DIRECTIONS: Reproduce, without alteration, every line of the data; exclude the images.

SUPPLIED INFORMATION:
"""

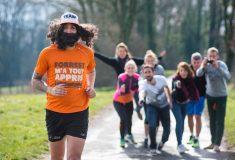 Image de l'article Douzaleur, la marque textile fun et décalée pour les runners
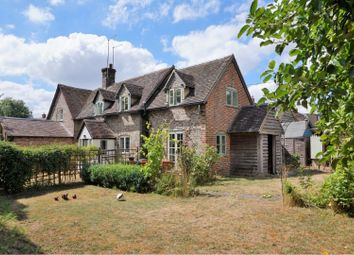 3 bed cottage for sale in Oxford Road, Clifton Hampden OX14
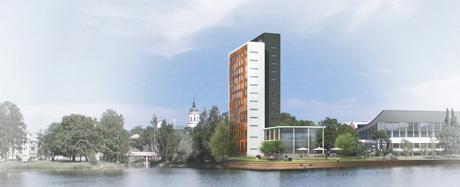 Skiss på det planerade hotellet på Kanaludden. Foto: Härnösands kommun.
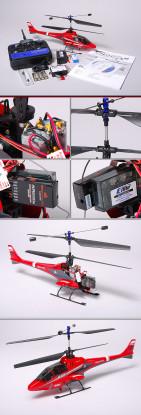 E-Flite BladeCX2 Koaxialhubschrauber & 5CH 2,4-GHz-TX & RX (Mode 2)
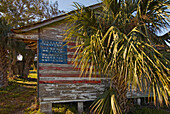 American Flag on Barn, Merritt Island, Florida, USA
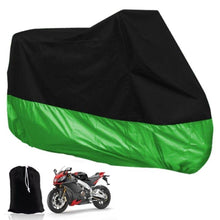 Load image into Gallery viewer, Motorcycle covered throughout the season outdoor waterproof precision protection bike, outdoor waterproof, debris, dust cover, all weather applicable (XXLC, black and green)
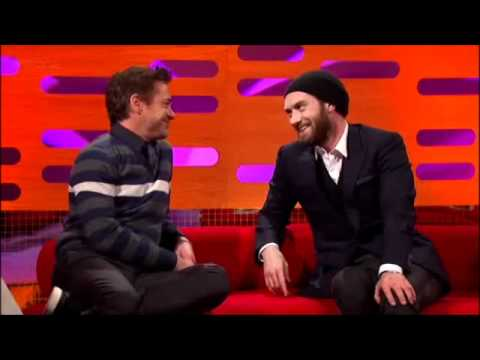 The Graham Norton Show s10e08 with Robert Downey Jr and Jude Law PART 3/5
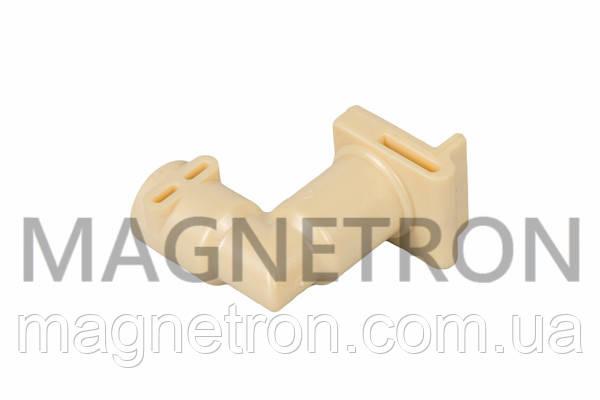Переходник угловой 90° термоблока для кофемашин DeLonghi 5313218931, фото 2
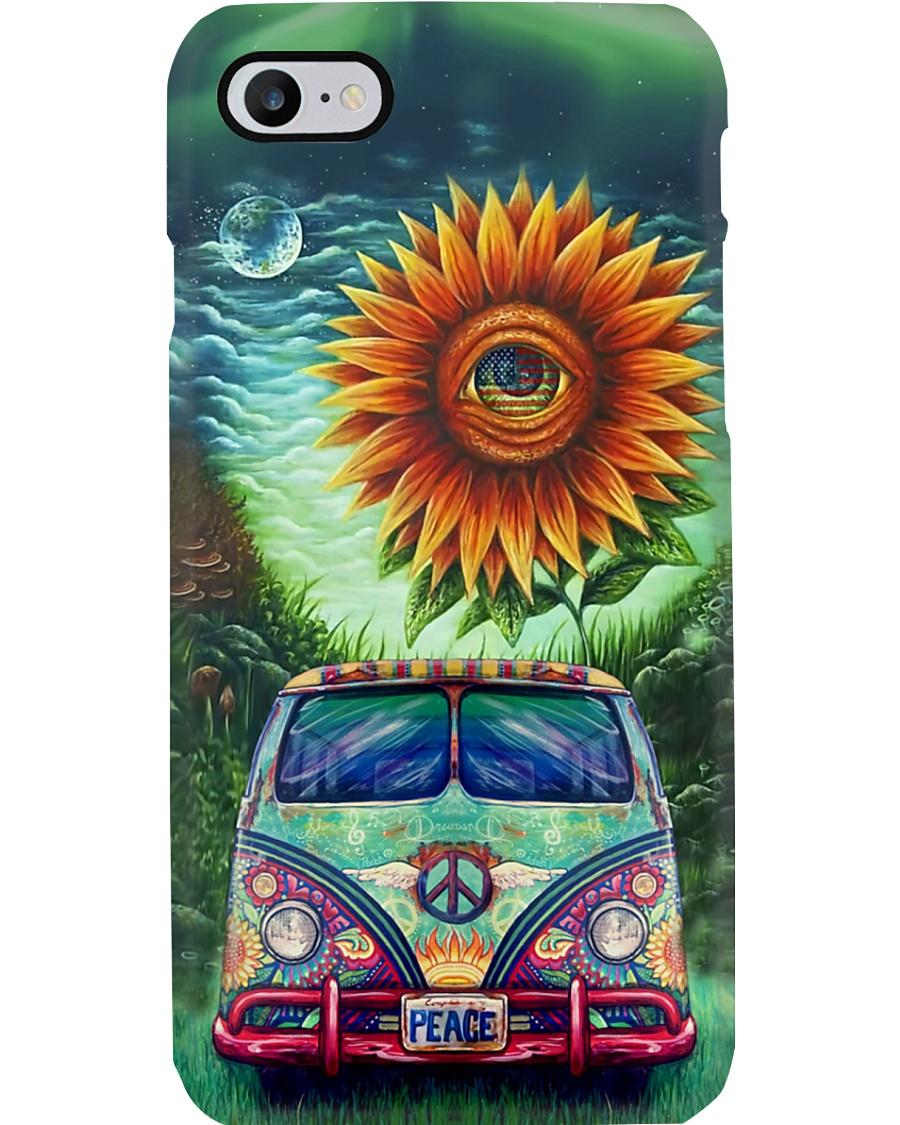 Sunflower Bus Phone Case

"""

WRITTEN RESPONSE:
 Image de l'article Douzaleur, la marque textile fun et décalée pour les runners
 3 bed cottage for sale in Oxford Road, Clifton Hampden OX14
 Skiss på det planerade hotellet på Kanaludden. Foto: Härnösands kommun.
 E-Flite BladeCX2 Koaxialhubschrauber & 5CH 2,4-GHz-TX & RX (Mode 2)
 American Flag on Barn, Merritt Island, Florida, USA
 Load image into Gallery viewer, Motorcycle covered throughout the season outdoor waterproof precision protection bike, outdoor waterproof, debris, dust cover, all weather applicable (XXLC, black and green)
 The Graham Norton Show s10e08 with Robert Downey Jr and Jude Law PART 3/5
Переходник угловой 90° термоблока для кофемашин DeLonghi 5313218931, фото 2
 Sunflower Bus Phone Case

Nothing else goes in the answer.